I’m afraid of my own anger, too. I’m not even supposed to have it. When I am angry, I feel insubordinate. I feel guilty. I hope no one sees me holding it. I’ll get in trouble. Someone will get angry in response, and then they will hurt me, and then they will leave. Don’t cry. They’ll give you something to cry about. Fix your face. Don’t let them see you coming undone. Don’t be a Black girl with a bad attitude. Don’t be an Angry Black Womxn.
Black womxn’s anger is never right, never rational, always an overreaction, never worth listening to. We don’t get to make decisions about our own emotionality, our capacity for feeling. We don’t get to acknowledge the weight of Black womxnhood.
Don’t talk about the elephant standing on your chest, or the planet on your back, or the teeth sinking into your flesh, or the fire in your gut. Don’t talk about your labor pains, from working and working and working and working. You’re an incubator, a triage unit, a rehab center, an orphanage. You’re an exhibit, a petting zoo, a sideshow attraction. You’re a punching bag, a spittoon, a toilet, a junkyard. And you are content with this. All the Black womxn in you are content to do this labor, to be all things to all people.
For so long, I have been trying so hard not to be the Black girl with the bad attitude, the Angry Black Womxn. But goddamn. The truth is I’m always fucking seething. Silently, beneath the veneer. I’m spitting mad and I’m bitter about being dehumanized, devalued, and discarded. I want to scream and throw things and shatter worlds, and I feel like I might suffocate if I don’t destroy something pretty.

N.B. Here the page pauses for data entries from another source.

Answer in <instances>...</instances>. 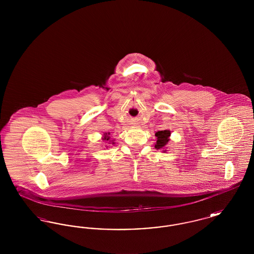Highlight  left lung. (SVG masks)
I'll return each mask as SVG.
<instances>
[{
  "mask_svg": "<svg viewBox=\"0 0 254 254\" xmlns=\"http://www.w3.org/2000/svg\"><path fill=\"white\" fill-rule=\"evenodd\" d=\"M155 136L157 137L155 148L164 149L165 146L169 143L170 131L169 130H161V131L155 133ZM164 151H166V150H164Z\"/></svg>",
  "mask_w": 254,
  "mask_h": 254,
  "instance_id": "left-lung-1",
  "label": "left lung"
}]
</instances>
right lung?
Returning <instances> with one entry per match:
<instances>
[{"label":"right lung","instance_id":"add662e5","mask_svg":"<svg viewBox=\"0 0 254 254\" xmlns=\"http://www.w3.org/2000/svg\"><path fill=\"white\" fill-rule=\"evenodd\" d=\"M109 134H108V133H106V134H105V135H104V138H103V140H104V141H109V138H110V137H109ZM109 142H110V141H109ZM113 144H114V143H113V142H112V145H113Z\"/></svg>","mask_w":254,"mask_h":254}]
</instances>
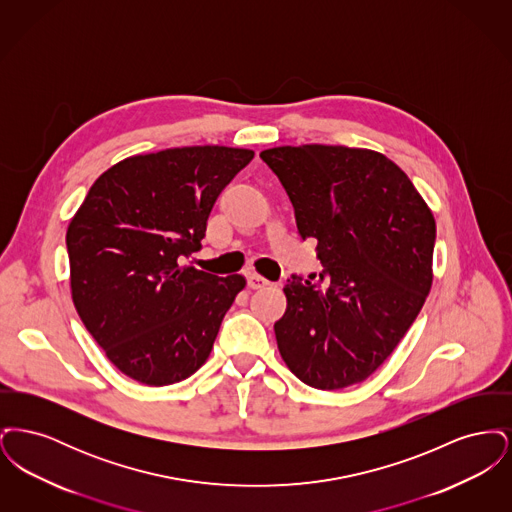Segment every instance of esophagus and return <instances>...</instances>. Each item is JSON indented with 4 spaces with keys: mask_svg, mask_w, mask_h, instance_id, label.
Instances as JSON below:
<instances>
[{
    "mask_svg": "<svg viewBox=\"0 0 512 512\" xmlns=\"http://www.w3.org/2000/svg\"><path fill=\"white\" fill-rule=\"evenodd\" d=\"M268 282L267 278H263L261 274H257V272H251V274H247V286L249 288H253V290H261V288H267Z\"/></svg>",
    "mask_w": 512,
    "mask_h": 512,
    "instance_id": "1",
    "label": "esophagus"
}]
</instances>
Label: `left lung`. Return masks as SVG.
I'll return each mask as SVG.
<instances>
[{"mask_svg": "<svg viewBox=\"0 0 512 512\" xmlns=\"http://www.w3.org/2000/svg\"><path fill=\"white\" fill-rule=\"evenodd\" d=\"M261 159L317 240V282L288 280L278 351L317 390L366 380L407 334L432 288L436 220L409 176L363 147L280 146Z\"/></svg>", "mask_w": 512, "mask_h": 512, "instance_id": "obj_1", "label": "left lung"}]
</instances>
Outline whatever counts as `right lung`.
<instances>
[{
  "label": "right lung",
  "mask_w": 512,
  "mask_h": 512,
  "mask_svg": "<svg viewBox=\"0 0 512 512\" xmlns=\"http://www.w3.org/2000/svg\"><path fill=\"white\" fill-rule=\"evenodd\" d=\"M251 149L171 147L132 155L92 184L67 228L71 295L107 359L146 386L192 376L245 288L184 265Z\"/></svg>",
  "instance_id": "1"
}]
</instances>
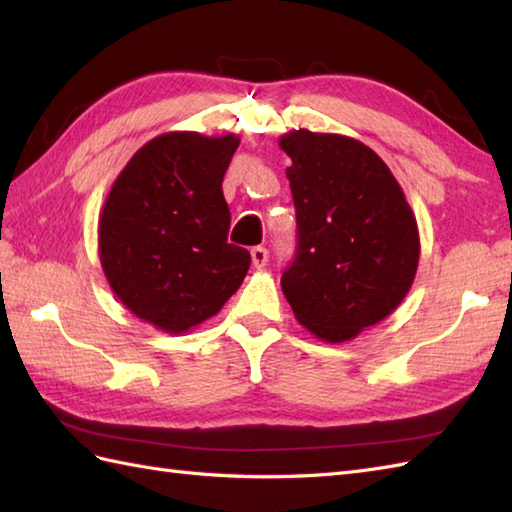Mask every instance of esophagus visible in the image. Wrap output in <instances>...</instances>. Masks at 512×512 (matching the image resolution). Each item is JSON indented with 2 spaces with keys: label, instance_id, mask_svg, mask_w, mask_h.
I'll list each match as a JSON object with an SVG mask.
<instances>
[{
  "label": "esophagus",
  "instance_id": "obj_1",
  "mask_svg": "<svg viewBox=\"0 0 512 512\" xmlns=\"http://www.w3.org/2000/svg\"><path fill=\"white\" fill-rule=\"evenodd\" d=\"M250 259H253L255 268H264L268 262V250L264 246H255L250 248Z\"/></svg>",
  "mask_w": 512,
  "mask_h": 512
}]
</instances>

But I don’t know what it’s like to feel safe with this anger, or frustration, or grief, or bewilderment, or fatigue. I don’t know what it’s like to let myself feel them, fully, unencumbered by my own fear of them and the ghosts that live in my head. But I am learning, finally. I’m learning to hold that anger, to let it prick at my skin and set my scalp on fire.

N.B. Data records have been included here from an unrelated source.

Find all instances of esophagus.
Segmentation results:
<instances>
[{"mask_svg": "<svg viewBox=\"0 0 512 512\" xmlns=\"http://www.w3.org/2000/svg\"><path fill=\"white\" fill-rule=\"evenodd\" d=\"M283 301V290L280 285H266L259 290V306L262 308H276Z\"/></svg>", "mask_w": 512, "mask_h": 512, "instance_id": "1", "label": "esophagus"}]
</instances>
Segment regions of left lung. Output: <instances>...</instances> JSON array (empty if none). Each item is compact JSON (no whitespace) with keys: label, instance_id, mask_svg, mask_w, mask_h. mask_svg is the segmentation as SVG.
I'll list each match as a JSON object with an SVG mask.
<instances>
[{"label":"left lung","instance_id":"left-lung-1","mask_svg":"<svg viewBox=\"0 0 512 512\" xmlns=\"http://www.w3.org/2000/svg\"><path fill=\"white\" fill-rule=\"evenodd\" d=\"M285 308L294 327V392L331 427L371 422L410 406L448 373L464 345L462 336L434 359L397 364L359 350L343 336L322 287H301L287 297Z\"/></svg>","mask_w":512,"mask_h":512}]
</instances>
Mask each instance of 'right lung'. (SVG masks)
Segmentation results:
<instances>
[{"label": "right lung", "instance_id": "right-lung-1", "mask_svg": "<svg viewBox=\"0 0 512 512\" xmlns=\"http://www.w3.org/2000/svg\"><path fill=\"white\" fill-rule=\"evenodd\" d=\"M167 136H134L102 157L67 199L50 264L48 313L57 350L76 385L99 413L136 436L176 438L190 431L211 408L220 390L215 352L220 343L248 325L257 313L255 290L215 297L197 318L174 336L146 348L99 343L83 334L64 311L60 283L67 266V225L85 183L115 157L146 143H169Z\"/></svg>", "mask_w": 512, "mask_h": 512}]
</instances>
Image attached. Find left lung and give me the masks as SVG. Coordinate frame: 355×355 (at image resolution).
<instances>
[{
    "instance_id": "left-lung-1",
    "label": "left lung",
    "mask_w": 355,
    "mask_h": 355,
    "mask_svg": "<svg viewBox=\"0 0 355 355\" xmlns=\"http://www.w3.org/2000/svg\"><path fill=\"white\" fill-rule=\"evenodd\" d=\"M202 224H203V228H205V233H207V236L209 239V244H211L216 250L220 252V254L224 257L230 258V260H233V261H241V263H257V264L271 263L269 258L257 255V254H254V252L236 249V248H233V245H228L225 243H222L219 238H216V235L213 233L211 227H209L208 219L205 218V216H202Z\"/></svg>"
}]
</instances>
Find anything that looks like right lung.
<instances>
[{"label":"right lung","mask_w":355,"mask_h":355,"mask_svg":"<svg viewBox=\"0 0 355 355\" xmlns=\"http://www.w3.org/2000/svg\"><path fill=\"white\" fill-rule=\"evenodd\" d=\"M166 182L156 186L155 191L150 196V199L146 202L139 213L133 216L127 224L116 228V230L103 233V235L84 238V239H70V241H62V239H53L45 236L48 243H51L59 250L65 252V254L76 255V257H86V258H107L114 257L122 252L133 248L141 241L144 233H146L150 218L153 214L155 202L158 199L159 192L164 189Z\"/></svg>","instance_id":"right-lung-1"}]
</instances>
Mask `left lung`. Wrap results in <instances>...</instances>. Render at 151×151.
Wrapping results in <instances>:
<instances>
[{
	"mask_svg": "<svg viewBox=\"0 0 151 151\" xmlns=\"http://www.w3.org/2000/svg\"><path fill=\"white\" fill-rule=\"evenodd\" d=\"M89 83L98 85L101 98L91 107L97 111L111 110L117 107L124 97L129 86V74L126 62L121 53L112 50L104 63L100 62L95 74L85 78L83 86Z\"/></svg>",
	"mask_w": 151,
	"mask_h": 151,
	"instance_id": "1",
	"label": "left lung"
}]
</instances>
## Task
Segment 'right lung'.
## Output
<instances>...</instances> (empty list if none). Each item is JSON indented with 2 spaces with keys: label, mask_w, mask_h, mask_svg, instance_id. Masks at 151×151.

I got angry when I needed to last week. Someone I once called a friend spilled his misogynoir on me by accident. He inadvertently told me the truth about what he thinks of me, how he views Black womxnhood, and how he understands my purpose in this world. Black womxn are here to teach him, you see, and hold his hand through it all.

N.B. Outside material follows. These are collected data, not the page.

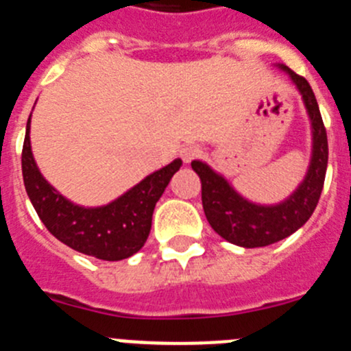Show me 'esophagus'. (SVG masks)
I'll list each match as a JSON object with an SVG mask.
<instances>
[{
  "instance_id": "obj_1",
  "label": "esophagus",
  "mask_w": 351,
  "mask_h": 351,
  "mask_svg": "<svg viewBox=\"0 0 351 351\" xmlns=\"http://www.w3.org/2000/svg\"><path fill=\"white\" fill-rule=\"evenodd\" d=\"M199 154H201V150L194 145H184L182 148H180V157H182V160H184L185 164H189L191 160H194L196 157H199Z\"/></svg>"
}]
</instances>
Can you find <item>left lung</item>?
Returning a JSON list of instances; mask_svg holds the SVG:
<instances>
[{
	"instance_id": "1",
	"label": "left lung",
	"mask_w": 351,
	"mask_h": 351,
	"mask_svg": "<svg viewBox=\"0 0 351 351\" xmlns=\"http://www.w3.org/2000/svg\"><path fill=\"white\" fill-rule=\"evenodd\" d=\"M276 66L289 75L291 83L302 95L313 136L309 167L293 193L276 205H260L237 193V189L221 173L213 171L206 162H191L194 171L199 175L201 201L210 226L224 240L245 249L265 247L302 228L318 205L327 173V132L323 127L315 93L302 75L295 74L286 65Z\"/></svg>"
}]
</instances>
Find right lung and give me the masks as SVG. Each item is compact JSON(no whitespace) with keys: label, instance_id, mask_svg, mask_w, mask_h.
I'll return each mask as SVG.
<instances>
[{"label":"right lung","instance_id":"right-lung-1","mask_svg":"<svg viewBox=\"0 0 351 351\" xmlns=\"http://www.w3.org/2000/svg\"><path fill=\"white\" fill-rule=\"evenodd\" d=\"M29 125L32 114L23 146L24 187L49 233L74 251L104 261H120L136 254L150 234L155 205L182 166V158L143 178L108 205L81 206L58 193L42 176L33 158Z\"/></svg>","mask_w":351,"mask_h":351}]
</instances>
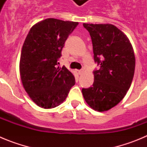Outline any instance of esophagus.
Returning a JSON list of instances; mask_svg holds the SVG:
<instances>
[{
  "label": "esophagus",
  "mask_w": 147,
  "mask_h": 147,
  "mask_svg": "<svg viewBox=\"0 0 147 147\" xmlns=\"http://www.w3.org/2000/svg\"><path fill=\"white\" fill-rule=\"evenodd\" d=\"M84 73V71L83 70H80V71H78V74L80 75H82Z\"/></svg>",
  "instance_id": "1"
}]
</instances>
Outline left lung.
Masks as SVG:
<instances>
[{
    "mask_svg": "<svg viewBox=\"0 0 147 147\" xmlns=\"http://www.w3.org/2000/svg\"><path fill=\"white\" fill-rule=\"evenodd\" d=\"M91 37L94 61L93 86L82 88L90 107L98 112L107 111L121 101L132 83L136 58L127 35L112 24L83 23Z\"/></svg>",
    "mask_w": 147,
    "mask_h": 147,
    "instance_id": "left-lung-1",
    "label": "left lung"
}]
</instances>
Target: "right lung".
<instances>
[{"mask_svg":"<svg viewBox=\"0 0 147 147\" xmlns=\"http://www.w3.org/2000/svg\"><path fill=\"white\" fill-rule=\"evenodd\" d=\"M78 22L47 18L31 28L21 51L20 75L23 86L37 106L57 107L67 98L75 78L58 59Z\"/></svg>","mask_w":147,"mask_h":147,"instance_id":"add662e5","label":"right lung"}]
</instances>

I am to perform emotional and intellectual labor for others, especially men, when they demand it. I am to be their bottomless resource—their dictionary, encyclopedia, thesaurus, archivist, museum curator, historian, cultural critic, librarian, counselor. Tirelessly. Eternally. Eagerly. He spilled all this shit on me and I got fully, righteously angry when I needed to, and it felt so fucking good even though it terrified me. I got angry when I needed to because anger is an appropriate response for when someone spills their shit all over you.
This January was the first time I practiced the tradition of choosing a word for myself and my life at the beginning of the year. I didn’t really understand why at the time, but the word I chose was wreckage. Now I get it. There’s damage for me to attend to and debris that needs to be swept away. There’s destruction to be remedied, walls to rebuild and fixtures to restore. Things to polish and refine.
But there is also shit for me to tear down. Structures for me to demolish and foundations for me to rip up. Things to splinter and break and pulverize. There’s wreckage to be cleaned up and a different wreckage yet to be made. But I can’t do any of it if I don’t let myself find that necessary, useful anger.
It took me almost thirty years, but I’m finally reacquainting myself with this emotion that has always been dangerous and unequal in my life. I don’t owe the world a damn thing, but I owe it to myself to get angry when I need to. This anger belongs to me, every pound of it. It’s still terrifying. It still feels dangerous. I still feel insubordinate and guilty. But, every day, I become less and less afraid of it.